Saltó la sorpresa: los partidos políticos se dedican a utilizar las empresas públicas, así como los puestos de asesor con los que cuentan en las instituciones, para colocar a paniaguados del propio partido. A menudo, sin formación específica en el campo para el que teóricamente han sido contratados. También a menudo, sin que trabajen, de facto, en su puesto laboral (están demasiado ocupados trabajando para el partido). En resumen: en este local se juega: ¡qué escándalo!

La figura del asesor contratado para dar apoyo al político tiene todo el sentido; la Administración se ha hecho cada vez más compleja y difícil de manejar; el político no puede llegar a todas partes, a menudo los funcionarios que tiene asignados bajo su responsabilidad no pueden ayudarle con la flexibilidad y rapidez que la ocasión requiere, o sencillamente no cuentan con la especialización necesaria. Ahí entran los asesores, en teoría contratados por su prestigio y formación especializada en el campo correspondiente. Todo esto, claro, si la cosa funcionase bien. Por desgracia, durante décadas lo ha hecho mal (cada vez peor, de hecho), ante la complacencia de todos los partidos políticos, que para algo (cada uno en una medida proporcional a su implantación electoral y sus responsabilidades de gobierno) todos se beneficiaban de hacer la vista gorda.

¿Y qué significa hacer la vista gorda?
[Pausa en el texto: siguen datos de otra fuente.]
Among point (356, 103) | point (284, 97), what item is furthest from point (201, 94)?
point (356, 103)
Contratar a gente cuya trayectoria tiene poco que ver con las funciones que teóricamente va a desempeñar; o que, en todo caso, no las desempeñará, sino que se dedicará a hacer otras cosas (o, directamente, a no hacer nada de nada). Contratar a los asesores y puestos de designación directa, en resumen, por afinidad partidista; como un servicio al partido, que tiene mucha gente por colocar, y muchos servicios prestados (al partido, se entiende; no a la sociedad) que reconocer.
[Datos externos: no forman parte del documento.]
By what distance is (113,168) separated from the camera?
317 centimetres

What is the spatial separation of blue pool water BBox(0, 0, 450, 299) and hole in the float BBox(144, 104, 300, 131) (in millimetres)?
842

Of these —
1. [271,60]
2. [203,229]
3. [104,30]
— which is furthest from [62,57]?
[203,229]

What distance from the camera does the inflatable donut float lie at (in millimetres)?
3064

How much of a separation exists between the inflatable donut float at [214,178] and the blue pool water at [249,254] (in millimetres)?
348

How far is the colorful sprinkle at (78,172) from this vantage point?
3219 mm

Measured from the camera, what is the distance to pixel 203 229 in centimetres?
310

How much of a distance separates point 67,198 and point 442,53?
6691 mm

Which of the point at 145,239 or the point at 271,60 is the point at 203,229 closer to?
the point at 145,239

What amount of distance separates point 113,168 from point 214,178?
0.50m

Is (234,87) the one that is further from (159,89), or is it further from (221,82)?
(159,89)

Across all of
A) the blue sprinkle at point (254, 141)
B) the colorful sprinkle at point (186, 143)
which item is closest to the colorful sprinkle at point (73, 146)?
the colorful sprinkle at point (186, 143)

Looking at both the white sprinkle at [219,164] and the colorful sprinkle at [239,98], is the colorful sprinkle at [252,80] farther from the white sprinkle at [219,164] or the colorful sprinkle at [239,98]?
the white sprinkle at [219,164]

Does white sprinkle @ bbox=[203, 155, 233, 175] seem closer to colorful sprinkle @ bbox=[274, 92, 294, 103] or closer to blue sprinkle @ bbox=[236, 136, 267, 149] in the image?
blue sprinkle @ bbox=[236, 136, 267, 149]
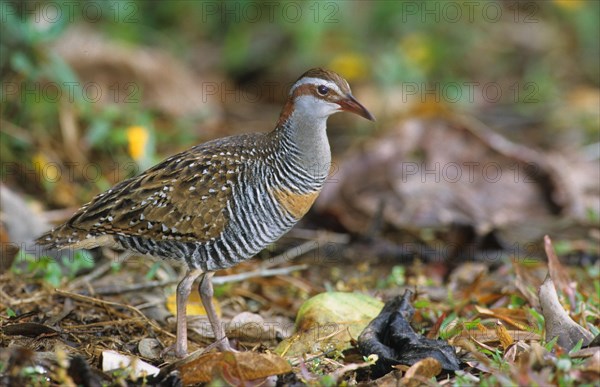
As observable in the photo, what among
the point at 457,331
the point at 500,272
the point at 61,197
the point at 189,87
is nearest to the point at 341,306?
the point at 457,331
Así es como los puestos laborales que puede ofrecer la Administración pública sirven, indirectamente, para financiar a los partidos políticos: la administración paga el sueldo, pero el asalariado ofrece su fuerza de trabajo (o su complacencia, o su fidelidad, o lo que sea menester) al partido. Una patrimonialización de lo público por parte de los partidos políticos en toda regla, que ahora está estallándoles en la cara a raíz del caso Imelsa y la retahíla de confesiones de Marcos Benavent, de «yonqui del dinero» a «gurú arrepentido». Pero que no sólo se da en las empresas públicas, ni mucho menos; ayuntamientos como el de Valencia también se han significado, durante mucho tiempo, por hacer un peculiar reparto de los puestos de asesor, con militantes del partido cuyos perfiles resultan totalmente intercambiables con los de los concejales. ¿No se suponía que el asesor estaba ahí para proporcionar al político los conocimientos especializados y la visión particular de las cosas de los que éste carece?
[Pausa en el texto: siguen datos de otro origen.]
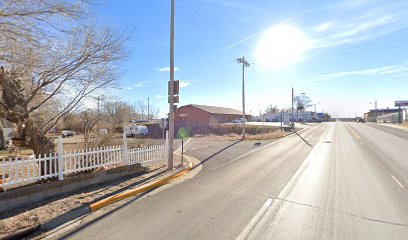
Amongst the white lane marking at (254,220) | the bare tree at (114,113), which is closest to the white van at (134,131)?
the bare tree at (114,113)

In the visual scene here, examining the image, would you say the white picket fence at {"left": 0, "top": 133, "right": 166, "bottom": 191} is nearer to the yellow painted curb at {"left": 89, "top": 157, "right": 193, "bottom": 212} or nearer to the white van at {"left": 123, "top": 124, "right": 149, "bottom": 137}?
the yellow painted curb at {"left": 89, "top": 157, "right": 193, "bottom": 212}

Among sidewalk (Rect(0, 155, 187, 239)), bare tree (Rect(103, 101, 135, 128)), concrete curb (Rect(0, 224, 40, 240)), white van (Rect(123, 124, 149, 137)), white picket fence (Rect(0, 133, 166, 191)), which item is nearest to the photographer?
concrete curb (Rect(0, 224, 40, 240))

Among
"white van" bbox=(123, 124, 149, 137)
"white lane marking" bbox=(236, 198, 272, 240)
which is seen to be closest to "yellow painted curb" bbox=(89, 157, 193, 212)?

El actual clima social, que lleva incubándose años, ha provocado un cambio drástico en la percepción con la que se observan determinadas prácticas de los partidos políticos: donde antes había opacidad, impunidad, y la sensación de que «las cosas son así», y por tanto no tiene mucho sentido empecinarse en cambiarlas, ni siquiera en denunciarlas, ahora tenemos indignación, vigilancia y celo purificador. No todo es positivo (a veces el afán inquisitorial llega a extremos ridículos), pero el balance, sin duda, sí que lo es: lo que hace años resultaba habitual, ahora es impresentable, y cuando algún partido intenta remedar alguno de los trapicheos de antaño, la respuesta (social y mediática) es rápida y devastadora. No cabe engañarse: por difícil que parezca adoptar todo tipo de medidas de control, y por incómodo que resulte, para los representantes políticos, estar sometidos a un escrutinio público implacable, es esa la manera adecuada de obrar. Es así como avanzan las sociedades, y como los recursos públicos se aprovechan mejor.